Print each line of the material again, keeping everything exact.

* EXTRACTED DATA *
⁂

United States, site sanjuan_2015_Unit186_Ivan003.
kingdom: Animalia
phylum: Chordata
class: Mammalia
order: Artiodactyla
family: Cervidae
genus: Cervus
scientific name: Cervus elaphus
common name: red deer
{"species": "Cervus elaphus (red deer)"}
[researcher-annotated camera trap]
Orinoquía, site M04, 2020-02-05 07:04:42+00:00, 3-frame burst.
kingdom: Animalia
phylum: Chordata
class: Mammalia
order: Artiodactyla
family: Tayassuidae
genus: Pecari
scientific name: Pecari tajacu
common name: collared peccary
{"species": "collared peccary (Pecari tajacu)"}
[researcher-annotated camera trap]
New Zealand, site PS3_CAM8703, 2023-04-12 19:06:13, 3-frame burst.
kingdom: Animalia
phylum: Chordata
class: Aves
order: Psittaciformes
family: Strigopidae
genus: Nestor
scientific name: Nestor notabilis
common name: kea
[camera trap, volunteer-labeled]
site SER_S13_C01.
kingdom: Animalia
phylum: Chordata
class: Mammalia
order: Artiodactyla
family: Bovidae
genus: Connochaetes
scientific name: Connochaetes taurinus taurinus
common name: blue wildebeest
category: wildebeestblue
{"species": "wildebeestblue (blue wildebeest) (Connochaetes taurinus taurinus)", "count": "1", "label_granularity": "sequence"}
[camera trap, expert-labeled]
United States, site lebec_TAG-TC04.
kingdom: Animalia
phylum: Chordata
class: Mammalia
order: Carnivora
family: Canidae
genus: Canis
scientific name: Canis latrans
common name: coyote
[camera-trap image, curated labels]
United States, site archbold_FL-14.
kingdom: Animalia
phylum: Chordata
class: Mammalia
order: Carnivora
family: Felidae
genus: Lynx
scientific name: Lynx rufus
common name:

⁂

* OUTPUT BELOW *
United States, site sanjuan_2015_Unit186_Ivan003.
kingdom: Animalia
phylum: Chordata
class: Mammalia
order: Artiodactyla
family: Cervidae
genus: Cervus
scientific name: Cervus elaphus
common name: red deer
{"species": "Cervus elaphus (red deer)"}
[researcher-annotated camera trap]
Orinoquía, site M04, 2020-02-05 07:04:42+00:00, 3-frame burst.
kingdom: Animalia
phylum: Chordata
class: Mammalia
order: Artiodactyla
family: Tayassuidae
genus: Pecari
scientific name: Pecari tajacu
common name: collared peccary
{"species": "collared peccary (Pecari tajacu)"}
[researcher-annotated camera trap]
New Zealand, site PS3_CAM8703, 2023-04-12 19:06:13, 3-frame burst.
kingdom: Animalia
phylum: Chordata
class: Aves
order: Psittaciformes
family: Strigopidae
genus: Nestor
scientific name: Nestor notabilis
common name: kea
[camera trap, volunteer-labeled]
site SER_S13_C01.
kingdom: Animalia
phylum: Chordata
class: Mammalia
order: Artiodactyla
family: Bovidae
genus: Connochaetes
scientific name: Connochaetes taurinus taurinus
common name: blue wildebeest
category: wildebeestblue
{"species": "wildebeestblue (blue wildebeest) (Connochaetes taurinus taurinus)", "count": "1", "label_granularity": "sequence"}
[camera trap, expert-labeled]
United States, site lebec_TAG-TC04.
kingdom: Animalia
phylum: Chordata
class: Mammalia
order: Carnivora
family: Canidae
genus: Canis
scientific name: Canis latrans
common name: coyote
[camera-trap image, curated labels]
United States, site archbold_FL-14.
kingdom: Animalia
phylum: Chordata
class: Mammalia
order: Carnivora
family: Felidae
genus: Lynx
scientific name: Lynx rufus
common name:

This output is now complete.